China outpaced all Asia Pacific countries in fourth-quarter commercial real estate deals, with asset purchases by state-owned groups propelling a 50 percent year-on-year rise in mainland investment volume to $11.1 billion, according to JLL.
While Asia’s biggest economy led the pack for a second quarter in a row, Japan squeaked into the No.2 spot despite deal volume plunging 53 percent to $4.4 billion amid concerns about the Bank of Japan ending its negative interest rate policy, the consultancy said in its Capital Tracker report. Australia was a close third with $4.3 billion, up 14 percent.
APAC investment overall rose 3 percent year-on-year in the October-December period to $31.6 billion, reversing seven straight quarters of declines, as full-year deal volume across the region fell 17 percent to $106.8 billion.
“While the cost of debt remains elevated, investors across Asia Pacific are still erring on the side of caution,” said Stuart Crow, CEO of APAC capital markets at JLL. “The prospect of interest rate cuts in 2024 may potentially reverse current trends, but we can expect greater sector diversification among investors — particularly towards sectors such as logistics and industrial and living, which have seen high investor conviction across the region.”
Insurance Backstop
In China, state-owned insurance firms emerged as major capital sources making real estate buys in the fourth quarter, the report said.
The biggest single-asset deal tracked by JLL on the mainland was the $587 million acquisition of the COFCO Landmark Plaza in Beijing by China Post Life, an insurance arm of the state-owned postal service. The seller was a joint venture of developer Grandjoy Holdings, Singapore sovereign fund GIC and China Life.

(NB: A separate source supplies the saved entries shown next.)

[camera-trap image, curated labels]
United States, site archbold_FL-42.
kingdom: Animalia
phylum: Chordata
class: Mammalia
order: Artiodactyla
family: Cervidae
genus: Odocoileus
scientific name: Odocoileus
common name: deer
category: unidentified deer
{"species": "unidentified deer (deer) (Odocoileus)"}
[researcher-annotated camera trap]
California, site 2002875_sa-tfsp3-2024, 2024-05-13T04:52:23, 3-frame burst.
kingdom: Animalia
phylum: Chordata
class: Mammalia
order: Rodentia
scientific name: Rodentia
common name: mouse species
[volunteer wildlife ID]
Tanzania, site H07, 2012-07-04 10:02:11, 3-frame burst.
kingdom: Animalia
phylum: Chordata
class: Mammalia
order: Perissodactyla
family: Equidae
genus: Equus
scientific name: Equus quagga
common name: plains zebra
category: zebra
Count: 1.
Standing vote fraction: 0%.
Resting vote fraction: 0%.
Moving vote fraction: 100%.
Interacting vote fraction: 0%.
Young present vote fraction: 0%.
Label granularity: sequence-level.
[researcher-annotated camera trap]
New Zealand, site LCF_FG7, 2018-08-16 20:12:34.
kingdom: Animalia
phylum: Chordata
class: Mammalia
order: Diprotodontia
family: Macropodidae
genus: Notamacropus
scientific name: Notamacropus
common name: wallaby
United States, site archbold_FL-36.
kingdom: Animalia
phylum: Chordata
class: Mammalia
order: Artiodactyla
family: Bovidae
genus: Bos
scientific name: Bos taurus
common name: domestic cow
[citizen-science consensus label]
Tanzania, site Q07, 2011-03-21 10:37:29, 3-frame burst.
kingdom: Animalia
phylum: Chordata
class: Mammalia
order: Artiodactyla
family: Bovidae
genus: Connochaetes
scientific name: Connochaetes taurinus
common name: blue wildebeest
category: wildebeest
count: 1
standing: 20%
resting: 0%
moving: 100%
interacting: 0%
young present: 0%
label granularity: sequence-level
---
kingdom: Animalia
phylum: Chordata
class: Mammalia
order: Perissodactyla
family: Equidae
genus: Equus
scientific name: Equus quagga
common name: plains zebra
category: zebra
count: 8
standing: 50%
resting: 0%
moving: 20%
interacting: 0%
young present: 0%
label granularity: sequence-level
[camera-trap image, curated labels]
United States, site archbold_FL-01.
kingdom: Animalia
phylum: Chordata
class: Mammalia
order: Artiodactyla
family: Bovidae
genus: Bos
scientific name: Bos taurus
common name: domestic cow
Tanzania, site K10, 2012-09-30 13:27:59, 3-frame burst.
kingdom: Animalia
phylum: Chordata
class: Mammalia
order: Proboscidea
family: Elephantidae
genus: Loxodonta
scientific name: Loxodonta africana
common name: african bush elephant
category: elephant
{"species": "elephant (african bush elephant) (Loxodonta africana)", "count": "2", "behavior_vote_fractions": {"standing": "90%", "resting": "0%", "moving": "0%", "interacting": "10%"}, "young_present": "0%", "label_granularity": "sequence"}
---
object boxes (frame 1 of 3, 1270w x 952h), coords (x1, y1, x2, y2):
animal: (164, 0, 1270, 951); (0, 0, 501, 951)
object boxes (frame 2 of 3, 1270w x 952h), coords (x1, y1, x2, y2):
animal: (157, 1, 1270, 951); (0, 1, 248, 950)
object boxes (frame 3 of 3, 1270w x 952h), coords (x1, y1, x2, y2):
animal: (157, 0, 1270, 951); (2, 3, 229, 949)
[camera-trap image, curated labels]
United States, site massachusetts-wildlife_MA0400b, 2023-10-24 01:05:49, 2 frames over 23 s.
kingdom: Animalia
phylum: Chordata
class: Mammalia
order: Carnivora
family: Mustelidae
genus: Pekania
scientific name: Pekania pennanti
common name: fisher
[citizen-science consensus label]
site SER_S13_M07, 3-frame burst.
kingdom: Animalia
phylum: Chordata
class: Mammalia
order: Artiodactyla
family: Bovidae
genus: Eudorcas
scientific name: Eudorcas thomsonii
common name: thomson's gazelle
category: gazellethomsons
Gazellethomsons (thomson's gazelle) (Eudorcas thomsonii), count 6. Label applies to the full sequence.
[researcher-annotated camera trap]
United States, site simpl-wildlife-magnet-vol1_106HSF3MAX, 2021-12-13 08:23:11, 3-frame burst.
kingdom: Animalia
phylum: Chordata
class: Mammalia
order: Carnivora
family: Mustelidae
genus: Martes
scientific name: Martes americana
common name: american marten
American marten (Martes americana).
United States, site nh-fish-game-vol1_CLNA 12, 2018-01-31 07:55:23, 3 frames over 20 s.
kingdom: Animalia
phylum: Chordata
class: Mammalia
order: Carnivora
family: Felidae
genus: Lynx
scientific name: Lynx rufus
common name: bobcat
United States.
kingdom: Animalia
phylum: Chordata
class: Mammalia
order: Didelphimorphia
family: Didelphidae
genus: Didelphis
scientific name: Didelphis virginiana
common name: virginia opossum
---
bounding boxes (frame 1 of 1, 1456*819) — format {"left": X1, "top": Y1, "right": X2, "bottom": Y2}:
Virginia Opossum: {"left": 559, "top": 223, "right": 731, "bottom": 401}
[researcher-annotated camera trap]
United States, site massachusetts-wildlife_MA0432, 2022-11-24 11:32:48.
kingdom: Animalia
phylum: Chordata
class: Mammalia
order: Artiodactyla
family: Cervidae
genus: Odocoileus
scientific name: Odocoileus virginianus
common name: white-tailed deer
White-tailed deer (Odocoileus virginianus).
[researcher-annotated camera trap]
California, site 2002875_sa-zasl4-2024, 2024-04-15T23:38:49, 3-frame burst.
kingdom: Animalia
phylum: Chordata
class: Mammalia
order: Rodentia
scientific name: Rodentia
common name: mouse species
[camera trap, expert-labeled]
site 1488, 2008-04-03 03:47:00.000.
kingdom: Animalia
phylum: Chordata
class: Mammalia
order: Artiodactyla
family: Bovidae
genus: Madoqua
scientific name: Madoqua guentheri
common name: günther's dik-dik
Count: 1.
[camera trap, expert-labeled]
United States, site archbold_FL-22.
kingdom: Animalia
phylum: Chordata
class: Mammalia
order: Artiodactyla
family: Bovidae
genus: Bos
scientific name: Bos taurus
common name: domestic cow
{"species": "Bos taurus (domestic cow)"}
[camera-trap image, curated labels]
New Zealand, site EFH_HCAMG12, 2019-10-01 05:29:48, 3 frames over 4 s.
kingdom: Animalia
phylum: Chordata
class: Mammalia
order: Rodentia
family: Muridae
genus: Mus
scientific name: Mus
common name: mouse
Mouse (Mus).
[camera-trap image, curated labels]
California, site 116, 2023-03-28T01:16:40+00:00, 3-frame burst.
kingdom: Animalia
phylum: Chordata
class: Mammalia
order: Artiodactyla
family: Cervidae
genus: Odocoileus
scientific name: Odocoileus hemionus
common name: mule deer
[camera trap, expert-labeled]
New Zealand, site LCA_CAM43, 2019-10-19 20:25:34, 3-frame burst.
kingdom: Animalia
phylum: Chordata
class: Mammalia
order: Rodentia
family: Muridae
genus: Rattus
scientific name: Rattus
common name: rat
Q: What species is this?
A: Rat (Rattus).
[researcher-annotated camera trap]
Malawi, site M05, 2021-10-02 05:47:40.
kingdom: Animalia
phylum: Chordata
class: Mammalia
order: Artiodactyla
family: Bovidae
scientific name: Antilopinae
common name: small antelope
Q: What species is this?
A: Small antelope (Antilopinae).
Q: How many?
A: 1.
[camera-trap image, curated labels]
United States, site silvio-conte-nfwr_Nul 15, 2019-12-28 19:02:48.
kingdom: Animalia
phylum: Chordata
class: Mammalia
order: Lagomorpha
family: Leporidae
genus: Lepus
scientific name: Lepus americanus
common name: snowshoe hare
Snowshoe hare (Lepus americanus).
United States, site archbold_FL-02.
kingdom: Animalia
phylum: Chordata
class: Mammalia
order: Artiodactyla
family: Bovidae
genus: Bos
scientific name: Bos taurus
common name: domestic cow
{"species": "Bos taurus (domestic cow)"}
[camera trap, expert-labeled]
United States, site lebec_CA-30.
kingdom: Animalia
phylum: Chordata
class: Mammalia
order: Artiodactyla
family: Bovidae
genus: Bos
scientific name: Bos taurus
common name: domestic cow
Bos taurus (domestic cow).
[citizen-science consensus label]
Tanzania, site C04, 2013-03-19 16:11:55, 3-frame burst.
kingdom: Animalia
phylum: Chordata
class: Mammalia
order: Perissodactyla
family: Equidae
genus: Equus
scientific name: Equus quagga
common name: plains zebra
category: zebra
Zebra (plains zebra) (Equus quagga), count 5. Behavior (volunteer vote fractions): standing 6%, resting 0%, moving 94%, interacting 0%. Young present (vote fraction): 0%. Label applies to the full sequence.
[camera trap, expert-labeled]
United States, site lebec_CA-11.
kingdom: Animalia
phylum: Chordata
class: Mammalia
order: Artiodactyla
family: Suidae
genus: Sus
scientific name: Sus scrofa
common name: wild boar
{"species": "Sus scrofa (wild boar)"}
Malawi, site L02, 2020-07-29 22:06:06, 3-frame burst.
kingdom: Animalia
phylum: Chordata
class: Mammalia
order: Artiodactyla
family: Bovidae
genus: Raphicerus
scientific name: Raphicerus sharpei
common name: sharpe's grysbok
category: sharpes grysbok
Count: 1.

Elsewhere, South Korea’s deal volume during the quarter fell 7 percent to $4.2 billion, moderated by large office transactions backed by strategic investors, blind funds and REITs. The key event was KB Asset Management’s $643 million purchase of the Samsung SDS Tower in Seoul from a local REIT, completing the nation’s largest real estate deal of 2023.
Hong Kong investment rose 6 percent to $2.1 billion, helped by two sizeable owner-occupation office transactions: Li Ning’s acquisition of Harbour East from Henderson Land for $283 million and the Securities and Futures Commission’s purchase of 12 floors at Swire Properties’ One Island East for $691 million.
Dry Powder Drawdown
APAC fundraising for real estate investment totalled $18.8 billion in 2023, down 34 percent, with industrial, multi-family and data centres attracting the most capital, the report said.
Dry powder stood at $68.1 billion in December, a 2 percent drop from a year earlier, driven by a 14 percent decline in dry powder levels for opportunistic strategies.
The reduction in unallocated capital shows investors’ willingness to take a long-term view in light of current market challenges, said Pamela Ambler, head of investor intelligence for Asia Pacific at JLL.
“In 2024, challenges will remain with interest rate movements playing a decisive factor in investment activity and selling pressure mounting in some of the region’s bigger markets,” Ambler said.